Using the intrinsic difference defined in Box 8, we can determine ‘shortest paths’ or ‘histories’ in Platonia as explained above. However, the intrinsic difference by itself does not lead to very interesting histories, and it is more illuminating to consider a related quantity. The potential energy of any matter distribution (Figure 17) is determined by its relative configuration, and is therefore already ‘Machian’. Each matter distribution has its own Newtonian gravitational potential energy. Two nearly identical matter distributions have almost the same potential. Now, the intrinsic difference is determined by two nearly identical configurations. To obtain more interesting histories we can simply multiply the intrinsic differences by the potential (strictly speaking, by the square root of minus the potential). This will change the definition of ‘distance’, but it will still enable us to determine ‘shortest distances’. You do not need to worry about these details, but I do want to give you a flavour of what is involved.

I think you will agree that finding shortest paths in an imagined timeless landscape bears little direct resemblance to our powerful sense of the passage of time. Yet the outcome turned out to be remarkably like what happens in Newtonian theory. Let me explain, taking again the example of a three-body universe, for which Platonia is Triangle Land.

Any continuous path in it corresponds to a sequence of triangles: they are the ‘points’ through which the path passes. But this is very similar to what comes out of Newtonian theory (Figure 1) – which, however, yields not only the triangles but also their positions in absolute space and separations in time. Remember that the triangles in Figure 1 are ‘lit up’ by flashes at each unit of absolute time, and that we see them, in perspective, in absolute space at those times. However, these are invisible aids. The astronomers see neither when they look through telescopes, all they see are stars. Thus, as far as observable things are concerned, both theories yield the same kind of thing – sequences of triangles. The question is, what kind of sequences do the two theories yield? In what respects do the theories differ when it comes down to what is actually observable?
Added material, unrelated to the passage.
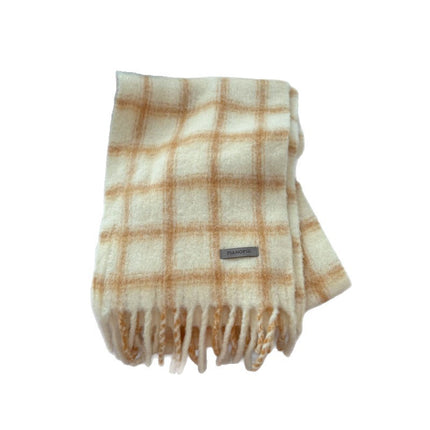Cheese Cream Yellow ~ Autumn and Winter New Plaid Scarf for Women Winter Korean Style Ins High-End Versatile Warm Scarf Trend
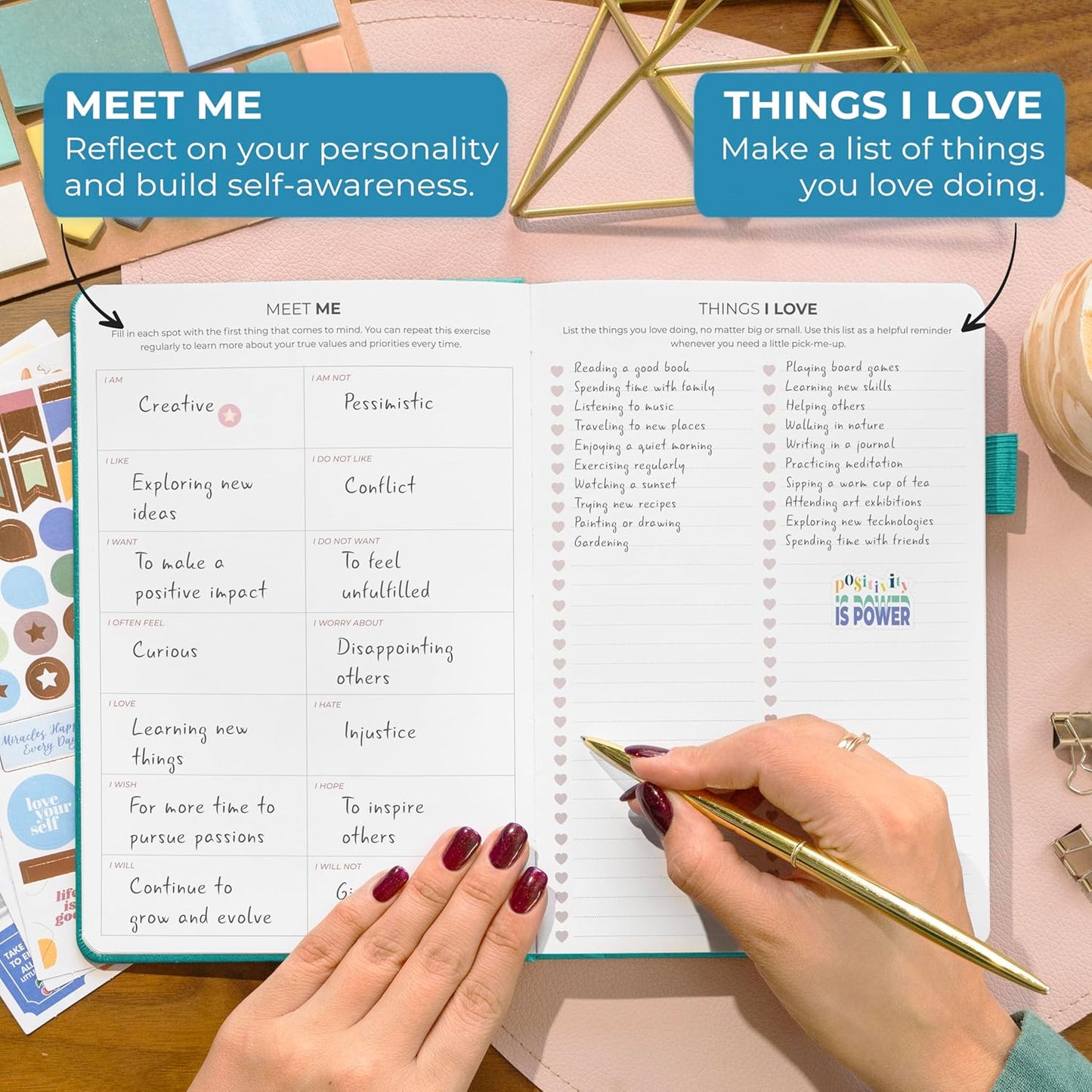 Clever Fox Happiness Notebook – Daily Positivity Journal for Women with Prompts & Positive Quotes – Affirmation & Self Esteem Gifts (Turquoise)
The major difference is that the Machian theory makes more definite predictions. As a theory of geodesics, it determines the shortest path between any two fixed points in Platonia. It covers Platonia with such paths. These geodesics have the following important property: at any one point in Platonia, many of them pass through it. In fact, for every direction that you can go from a point, there is just one geodesic. This is the crucial difference. As Figures 13 and 14 highlighted, when the Newtonian histories are represented as paths in Platonia, it turns out that many can pass through the same point, and have at that point the same direction. However, these paths then ‘splay out’ and go to quite different places in Platonia. In Newtonian terms, they differ in energy and angular momentum. The difference is not apparent in the initial point and direction, but comes to light dramatically in the later evolution of the paths. This defect is absent in the Machian theory. For any given point and direction at that point, there is just one geodesic. Bruno and I constructed the theory precisely to achieve that aim.